Scene-based spatial questions:
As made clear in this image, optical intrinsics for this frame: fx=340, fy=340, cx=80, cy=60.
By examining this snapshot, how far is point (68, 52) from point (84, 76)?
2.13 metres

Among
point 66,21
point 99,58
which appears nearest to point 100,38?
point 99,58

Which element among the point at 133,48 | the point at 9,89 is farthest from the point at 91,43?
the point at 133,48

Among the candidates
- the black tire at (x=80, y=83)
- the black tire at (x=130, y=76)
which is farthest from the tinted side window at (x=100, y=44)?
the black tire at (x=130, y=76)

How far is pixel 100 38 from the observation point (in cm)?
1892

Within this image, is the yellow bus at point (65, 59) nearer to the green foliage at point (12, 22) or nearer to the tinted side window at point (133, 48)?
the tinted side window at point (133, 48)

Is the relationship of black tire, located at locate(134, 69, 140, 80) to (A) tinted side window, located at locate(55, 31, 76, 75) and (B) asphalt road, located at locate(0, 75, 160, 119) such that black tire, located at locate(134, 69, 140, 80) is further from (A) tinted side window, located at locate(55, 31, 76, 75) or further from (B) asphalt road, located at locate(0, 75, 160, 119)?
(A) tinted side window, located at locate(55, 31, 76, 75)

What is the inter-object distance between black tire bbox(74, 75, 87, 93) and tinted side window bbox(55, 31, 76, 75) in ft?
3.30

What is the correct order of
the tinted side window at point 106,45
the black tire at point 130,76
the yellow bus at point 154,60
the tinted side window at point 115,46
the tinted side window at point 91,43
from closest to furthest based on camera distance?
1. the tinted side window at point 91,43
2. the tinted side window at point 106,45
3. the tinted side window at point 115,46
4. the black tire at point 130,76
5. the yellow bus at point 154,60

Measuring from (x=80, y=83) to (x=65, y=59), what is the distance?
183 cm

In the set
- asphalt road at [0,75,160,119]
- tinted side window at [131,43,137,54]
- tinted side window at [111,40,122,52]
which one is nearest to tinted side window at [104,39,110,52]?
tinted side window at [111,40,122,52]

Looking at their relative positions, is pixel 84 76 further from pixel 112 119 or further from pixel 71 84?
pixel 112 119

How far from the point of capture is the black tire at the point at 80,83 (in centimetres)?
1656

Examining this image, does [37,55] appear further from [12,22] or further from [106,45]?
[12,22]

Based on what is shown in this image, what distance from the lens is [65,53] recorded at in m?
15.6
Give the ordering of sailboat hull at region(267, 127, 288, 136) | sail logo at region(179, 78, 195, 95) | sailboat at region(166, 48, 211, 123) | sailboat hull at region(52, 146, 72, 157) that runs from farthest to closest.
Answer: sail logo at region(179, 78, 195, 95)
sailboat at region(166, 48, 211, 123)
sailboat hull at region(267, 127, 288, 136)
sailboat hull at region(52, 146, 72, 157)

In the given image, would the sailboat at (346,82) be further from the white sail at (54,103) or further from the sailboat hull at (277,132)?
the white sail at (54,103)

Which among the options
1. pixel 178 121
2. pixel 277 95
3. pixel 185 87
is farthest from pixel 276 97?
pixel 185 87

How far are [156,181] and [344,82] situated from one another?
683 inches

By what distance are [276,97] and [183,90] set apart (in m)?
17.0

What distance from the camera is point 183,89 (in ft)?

* _WORK REQUIRED_:
Reproduce nothing but the lines from the line containing "In the given" to the last line of the data, each exactly as written.

* _EXPECTED ANSWER_:
In the given image, would the sailboat at (346,82) be further from the white sail at (54,103) or further from the sailboat hull at (277,132)?
the white sail at (54,103)

Which among the options
1. pixel 178 121
2. pixel 277 95
3. pixel 185 87
is farthest from pixel 276 97?
pixel 185 87

How far are [156,181] and [344,82] situated from one another?
683 inches

By what distance are [276,97] and [183,90] set apart (in m)?
17.0

What distance from the camera is point 183,89 (in ft)?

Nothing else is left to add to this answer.